Kuşkusuz mevcut saldırganlığın tek nedeni bu da değildir. Bir süre önce ABD emperyalizmi ile Türk devletinin Öcalan’ın sözleriyle ifade edilecek olursa “Kürtlerin başı üzerinden yaptığı pazarlık” bugün yaşama geçirilmektedir. Belli ki devletin bu anlaşmaya dayanan güçlü bir özgüveni vardır ve bunun rahatlatıcı etkisiyle son derece fütursuz davranmaktadır. Silvan’da yaşanan çatışma başka ne hesap olursa olsun ABD Dışişleri Bakanı Clinton’un ziyareti ve ardından yeni CIA başkanının Türkiye’yi ziyaret etmesinden bağımsız düşünülemez. Daha önceki pratiklerden devletin bu tür gelişmeleri ABD ile pazarlıkta ve “teröre” karşı ondan alacağı destekte ne türden bir etkin pazarlık malzemesi yaptığını biliyoruz. PKK’nin özel savaş elemanı diye ifade ettiği ölen beş kişinin cenazelerinin ortada olmaması, BDP’li vekillerin ve kitle örgütlerinin ancak deliller temizlendikten sonra çatışma alanına sokulması ve AKP’nin bile askeri soruşturma dışında idari soruşturma başlatmak zorunda kalması sözkonusu tartışmaya dair bugünden ön bir fikir vermektedir.

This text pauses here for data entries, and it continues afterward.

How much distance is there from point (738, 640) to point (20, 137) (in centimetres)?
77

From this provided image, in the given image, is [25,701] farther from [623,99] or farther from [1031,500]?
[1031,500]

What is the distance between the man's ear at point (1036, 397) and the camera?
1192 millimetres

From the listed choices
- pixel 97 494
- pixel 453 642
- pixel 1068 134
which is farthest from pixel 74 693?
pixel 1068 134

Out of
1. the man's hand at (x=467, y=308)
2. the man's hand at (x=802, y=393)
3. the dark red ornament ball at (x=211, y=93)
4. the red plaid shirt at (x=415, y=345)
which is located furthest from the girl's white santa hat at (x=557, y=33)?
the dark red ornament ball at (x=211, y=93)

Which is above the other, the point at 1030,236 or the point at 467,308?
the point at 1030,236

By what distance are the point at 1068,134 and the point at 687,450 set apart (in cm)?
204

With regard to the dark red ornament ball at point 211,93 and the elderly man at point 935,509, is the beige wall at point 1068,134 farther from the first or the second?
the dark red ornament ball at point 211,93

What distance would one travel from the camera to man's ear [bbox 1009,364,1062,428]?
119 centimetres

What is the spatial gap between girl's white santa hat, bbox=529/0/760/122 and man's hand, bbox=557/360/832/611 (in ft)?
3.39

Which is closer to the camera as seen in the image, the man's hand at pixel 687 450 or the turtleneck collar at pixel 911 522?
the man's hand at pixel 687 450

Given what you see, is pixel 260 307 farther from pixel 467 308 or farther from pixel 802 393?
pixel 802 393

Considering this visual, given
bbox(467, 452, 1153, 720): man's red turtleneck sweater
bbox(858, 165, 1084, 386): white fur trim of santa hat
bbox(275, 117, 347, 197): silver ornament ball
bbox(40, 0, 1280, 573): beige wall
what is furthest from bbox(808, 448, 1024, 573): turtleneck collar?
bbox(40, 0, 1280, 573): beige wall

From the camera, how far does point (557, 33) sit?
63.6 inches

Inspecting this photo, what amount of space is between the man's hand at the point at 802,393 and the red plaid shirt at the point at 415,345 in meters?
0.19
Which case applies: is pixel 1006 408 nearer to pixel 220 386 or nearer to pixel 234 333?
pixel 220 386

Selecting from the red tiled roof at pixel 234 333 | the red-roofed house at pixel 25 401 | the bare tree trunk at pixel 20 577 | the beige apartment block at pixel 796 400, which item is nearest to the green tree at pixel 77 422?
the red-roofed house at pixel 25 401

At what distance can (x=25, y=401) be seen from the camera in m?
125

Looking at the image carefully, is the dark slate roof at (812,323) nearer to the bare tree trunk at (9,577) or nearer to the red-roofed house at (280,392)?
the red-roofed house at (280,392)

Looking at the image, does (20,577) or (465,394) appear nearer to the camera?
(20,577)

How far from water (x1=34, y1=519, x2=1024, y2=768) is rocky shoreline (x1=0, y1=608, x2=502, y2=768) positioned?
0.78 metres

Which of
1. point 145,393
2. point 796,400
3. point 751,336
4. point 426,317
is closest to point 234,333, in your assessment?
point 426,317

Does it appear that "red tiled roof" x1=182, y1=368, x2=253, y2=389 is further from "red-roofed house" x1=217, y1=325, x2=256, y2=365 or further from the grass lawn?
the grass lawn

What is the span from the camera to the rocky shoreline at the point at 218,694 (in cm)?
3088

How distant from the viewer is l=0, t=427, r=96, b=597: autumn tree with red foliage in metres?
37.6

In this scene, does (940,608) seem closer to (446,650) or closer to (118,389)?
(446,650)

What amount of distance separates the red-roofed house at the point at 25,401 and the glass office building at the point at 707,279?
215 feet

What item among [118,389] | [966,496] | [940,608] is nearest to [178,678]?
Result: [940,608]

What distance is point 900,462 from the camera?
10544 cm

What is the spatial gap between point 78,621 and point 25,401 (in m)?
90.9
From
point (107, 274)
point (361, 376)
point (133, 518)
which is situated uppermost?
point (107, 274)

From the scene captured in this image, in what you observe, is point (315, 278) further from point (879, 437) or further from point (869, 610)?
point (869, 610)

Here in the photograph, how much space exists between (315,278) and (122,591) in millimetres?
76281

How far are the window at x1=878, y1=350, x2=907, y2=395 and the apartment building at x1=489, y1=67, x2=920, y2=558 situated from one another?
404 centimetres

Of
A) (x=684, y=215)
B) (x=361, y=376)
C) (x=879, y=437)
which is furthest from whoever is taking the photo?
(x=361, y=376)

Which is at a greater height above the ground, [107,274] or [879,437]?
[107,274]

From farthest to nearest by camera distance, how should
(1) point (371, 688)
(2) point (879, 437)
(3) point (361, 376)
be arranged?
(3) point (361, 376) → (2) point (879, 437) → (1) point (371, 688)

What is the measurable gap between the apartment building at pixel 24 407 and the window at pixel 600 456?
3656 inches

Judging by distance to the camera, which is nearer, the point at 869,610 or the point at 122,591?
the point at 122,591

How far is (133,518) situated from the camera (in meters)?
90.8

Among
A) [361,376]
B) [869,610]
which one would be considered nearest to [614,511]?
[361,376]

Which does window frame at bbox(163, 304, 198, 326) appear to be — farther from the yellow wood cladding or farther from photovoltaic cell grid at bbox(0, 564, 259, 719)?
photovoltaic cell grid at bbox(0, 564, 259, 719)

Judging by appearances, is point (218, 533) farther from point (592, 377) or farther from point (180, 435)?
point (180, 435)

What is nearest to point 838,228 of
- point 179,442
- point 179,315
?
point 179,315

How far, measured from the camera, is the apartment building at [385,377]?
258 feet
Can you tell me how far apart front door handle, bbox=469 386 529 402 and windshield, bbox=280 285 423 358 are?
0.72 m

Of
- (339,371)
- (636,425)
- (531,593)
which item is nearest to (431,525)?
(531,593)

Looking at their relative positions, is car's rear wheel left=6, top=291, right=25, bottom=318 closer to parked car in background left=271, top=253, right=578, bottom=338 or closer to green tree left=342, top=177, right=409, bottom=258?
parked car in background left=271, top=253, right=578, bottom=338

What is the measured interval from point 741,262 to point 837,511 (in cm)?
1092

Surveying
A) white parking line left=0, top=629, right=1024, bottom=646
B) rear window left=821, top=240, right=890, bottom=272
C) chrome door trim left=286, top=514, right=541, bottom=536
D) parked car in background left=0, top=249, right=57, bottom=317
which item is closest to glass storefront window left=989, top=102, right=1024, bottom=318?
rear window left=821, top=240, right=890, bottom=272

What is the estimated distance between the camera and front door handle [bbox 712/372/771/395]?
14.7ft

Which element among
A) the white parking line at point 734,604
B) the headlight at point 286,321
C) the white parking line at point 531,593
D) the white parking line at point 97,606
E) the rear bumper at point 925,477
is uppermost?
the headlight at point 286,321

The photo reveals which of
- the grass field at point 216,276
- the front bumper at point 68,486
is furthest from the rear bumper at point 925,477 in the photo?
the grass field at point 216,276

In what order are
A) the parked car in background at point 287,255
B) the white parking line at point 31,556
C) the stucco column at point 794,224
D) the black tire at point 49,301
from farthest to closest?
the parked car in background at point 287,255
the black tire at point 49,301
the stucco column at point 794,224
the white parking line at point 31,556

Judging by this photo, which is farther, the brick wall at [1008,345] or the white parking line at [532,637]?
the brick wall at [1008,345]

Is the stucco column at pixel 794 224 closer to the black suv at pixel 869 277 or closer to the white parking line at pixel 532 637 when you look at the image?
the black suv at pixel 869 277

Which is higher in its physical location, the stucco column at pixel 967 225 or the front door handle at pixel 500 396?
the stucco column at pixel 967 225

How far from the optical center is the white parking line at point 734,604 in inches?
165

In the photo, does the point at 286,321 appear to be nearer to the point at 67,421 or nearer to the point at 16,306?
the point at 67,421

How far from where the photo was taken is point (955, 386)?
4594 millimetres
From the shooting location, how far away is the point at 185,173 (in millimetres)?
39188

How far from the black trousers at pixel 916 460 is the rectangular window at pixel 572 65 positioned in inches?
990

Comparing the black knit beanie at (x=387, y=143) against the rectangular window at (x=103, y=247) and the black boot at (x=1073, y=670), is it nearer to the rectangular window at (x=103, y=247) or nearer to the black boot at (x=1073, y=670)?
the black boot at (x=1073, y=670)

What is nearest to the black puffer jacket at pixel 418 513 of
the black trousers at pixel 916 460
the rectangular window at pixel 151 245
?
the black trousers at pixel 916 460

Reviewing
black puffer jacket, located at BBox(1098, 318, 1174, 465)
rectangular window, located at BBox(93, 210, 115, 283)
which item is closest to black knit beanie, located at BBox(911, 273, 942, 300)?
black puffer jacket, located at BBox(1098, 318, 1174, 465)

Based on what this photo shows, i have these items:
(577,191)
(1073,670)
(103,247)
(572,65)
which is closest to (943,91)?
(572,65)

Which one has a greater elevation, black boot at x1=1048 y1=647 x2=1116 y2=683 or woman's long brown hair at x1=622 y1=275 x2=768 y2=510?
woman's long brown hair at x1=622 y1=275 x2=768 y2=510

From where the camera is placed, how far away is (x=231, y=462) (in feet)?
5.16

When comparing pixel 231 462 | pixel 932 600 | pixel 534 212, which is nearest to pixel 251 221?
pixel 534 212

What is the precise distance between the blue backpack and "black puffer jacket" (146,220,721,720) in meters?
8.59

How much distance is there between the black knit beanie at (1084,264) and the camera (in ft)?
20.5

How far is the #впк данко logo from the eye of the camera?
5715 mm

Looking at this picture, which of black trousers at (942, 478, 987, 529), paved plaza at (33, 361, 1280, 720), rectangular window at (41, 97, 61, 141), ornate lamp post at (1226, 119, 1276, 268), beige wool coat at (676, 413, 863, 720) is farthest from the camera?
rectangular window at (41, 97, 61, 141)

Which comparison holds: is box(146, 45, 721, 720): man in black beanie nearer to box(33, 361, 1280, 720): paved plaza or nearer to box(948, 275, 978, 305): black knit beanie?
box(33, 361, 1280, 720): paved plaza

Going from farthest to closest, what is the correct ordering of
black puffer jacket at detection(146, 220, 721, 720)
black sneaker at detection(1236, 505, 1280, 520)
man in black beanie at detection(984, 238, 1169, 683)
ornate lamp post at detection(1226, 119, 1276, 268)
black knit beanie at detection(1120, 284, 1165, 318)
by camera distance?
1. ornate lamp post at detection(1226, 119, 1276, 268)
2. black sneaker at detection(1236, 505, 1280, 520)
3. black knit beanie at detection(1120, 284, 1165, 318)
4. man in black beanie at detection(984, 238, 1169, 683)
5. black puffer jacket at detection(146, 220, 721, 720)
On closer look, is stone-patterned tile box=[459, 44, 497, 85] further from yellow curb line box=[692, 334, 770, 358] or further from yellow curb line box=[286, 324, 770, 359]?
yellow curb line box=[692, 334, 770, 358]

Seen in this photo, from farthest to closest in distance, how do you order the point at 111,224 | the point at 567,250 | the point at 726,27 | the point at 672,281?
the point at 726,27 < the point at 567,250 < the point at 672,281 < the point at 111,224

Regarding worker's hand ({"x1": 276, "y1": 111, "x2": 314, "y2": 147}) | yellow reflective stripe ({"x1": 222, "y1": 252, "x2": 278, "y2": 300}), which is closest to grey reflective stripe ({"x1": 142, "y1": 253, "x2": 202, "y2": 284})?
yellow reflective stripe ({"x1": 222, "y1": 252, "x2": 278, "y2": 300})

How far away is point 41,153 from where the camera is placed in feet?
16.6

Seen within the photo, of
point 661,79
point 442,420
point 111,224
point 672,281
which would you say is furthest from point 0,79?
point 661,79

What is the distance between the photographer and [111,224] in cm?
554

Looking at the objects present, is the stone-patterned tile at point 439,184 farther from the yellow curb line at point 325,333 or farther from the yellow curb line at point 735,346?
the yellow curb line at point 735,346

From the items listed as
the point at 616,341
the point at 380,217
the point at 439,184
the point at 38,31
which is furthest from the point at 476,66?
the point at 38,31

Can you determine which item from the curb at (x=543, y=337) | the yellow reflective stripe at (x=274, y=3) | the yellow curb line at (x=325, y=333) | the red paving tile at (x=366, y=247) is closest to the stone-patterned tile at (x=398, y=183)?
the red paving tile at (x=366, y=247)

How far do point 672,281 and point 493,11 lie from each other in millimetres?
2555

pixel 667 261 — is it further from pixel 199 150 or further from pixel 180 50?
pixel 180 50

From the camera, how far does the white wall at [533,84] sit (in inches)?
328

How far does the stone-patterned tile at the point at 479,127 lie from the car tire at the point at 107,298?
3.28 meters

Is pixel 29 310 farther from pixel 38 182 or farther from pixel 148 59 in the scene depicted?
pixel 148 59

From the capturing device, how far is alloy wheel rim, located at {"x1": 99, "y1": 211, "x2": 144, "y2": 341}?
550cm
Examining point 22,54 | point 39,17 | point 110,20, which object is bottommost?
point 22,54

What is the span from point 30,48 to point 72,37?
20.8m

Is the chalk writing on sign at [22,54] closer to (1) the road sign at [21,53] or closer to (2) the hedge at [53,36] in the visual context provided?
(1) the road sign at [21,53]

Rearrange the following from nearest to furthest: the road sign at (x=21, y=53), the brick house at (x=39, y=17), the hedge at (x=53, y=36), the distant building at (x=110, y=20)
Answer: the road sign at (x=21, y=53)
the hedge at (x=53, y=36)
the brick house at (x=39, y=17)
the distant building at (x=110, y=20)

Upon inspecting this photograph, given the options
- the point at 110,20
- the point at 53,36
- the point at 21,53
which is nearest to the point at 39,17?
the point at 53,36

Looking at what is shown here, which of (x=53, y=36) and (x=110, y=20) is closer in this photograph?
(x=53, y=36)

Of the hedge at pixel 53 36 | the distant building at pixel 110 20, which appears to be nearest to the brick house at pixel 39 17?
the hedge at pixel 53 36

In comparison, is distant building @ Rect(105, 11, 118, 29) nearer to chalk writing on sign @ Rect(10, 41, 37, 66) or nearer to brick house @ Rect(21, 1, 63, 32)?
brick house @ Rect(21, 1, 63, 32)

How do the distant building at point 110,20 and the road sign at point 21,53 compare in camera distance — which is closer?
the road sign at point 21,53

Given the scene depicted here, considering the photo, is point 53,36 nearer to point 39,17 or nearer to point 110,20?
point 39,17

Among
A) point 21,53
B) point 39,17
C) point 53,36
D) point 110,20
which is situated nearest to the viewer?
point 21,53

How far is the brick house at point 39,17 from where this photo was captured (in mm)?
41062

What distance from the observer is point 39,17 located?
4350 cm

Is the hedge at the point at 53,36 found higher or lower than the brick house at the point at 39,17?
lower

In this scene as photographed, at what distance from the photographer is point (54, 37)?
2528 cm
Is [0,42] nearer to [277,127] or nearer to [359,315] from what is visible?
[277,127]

Bu saatten sonra devlet Kürt halkına ve Kürt siyasal hareketine karşı niyetini açık bir biçimde ortaya koymuş durumdadır. Belki bugünkü kirli atmosfer bir nebze dağılacak bilinçli bir biçimde belli bir dengede tutulacaktır. Fakat ne pahasına olursa olsun devlet Kürt hareketini bugünkü talepleri ve gücüyle sineye çekmek niyetinde değildir. Bu BDP’nin siyasal olarak etkisizleştirilmesi, PKK gerillalarına karşı kapsamlı bir tasfiye harekatı, Kürt siyasetçilerine karşı KCK benzeri tutuklama furyası ve Kürdistan illerinde Kürt halkına karşı sınırsız bir devlet terörü demektir. Ve elbette bunların yanı sıra düzeyi ve kapsamından bağımsız olarak tüm toplumun istikrarlı bir milliyetçi propagandayla sersemletici siyasal atmosfer içinde yaşatılması demektir.

Bütün bunlara karşı Kürt halkının haklı ve meşru taleplerini savunmak, ne pahasına olursa olsun işçi ve emekçilerin Kürt düşmanlığıyla beslenmesini engellemek gerekmektedir. Bu ise mevcut saldırılar karşısında Kürt halkıyla dayanışma halinde olmak, taleplerini ve mücadelesini sahiplenmek demektir.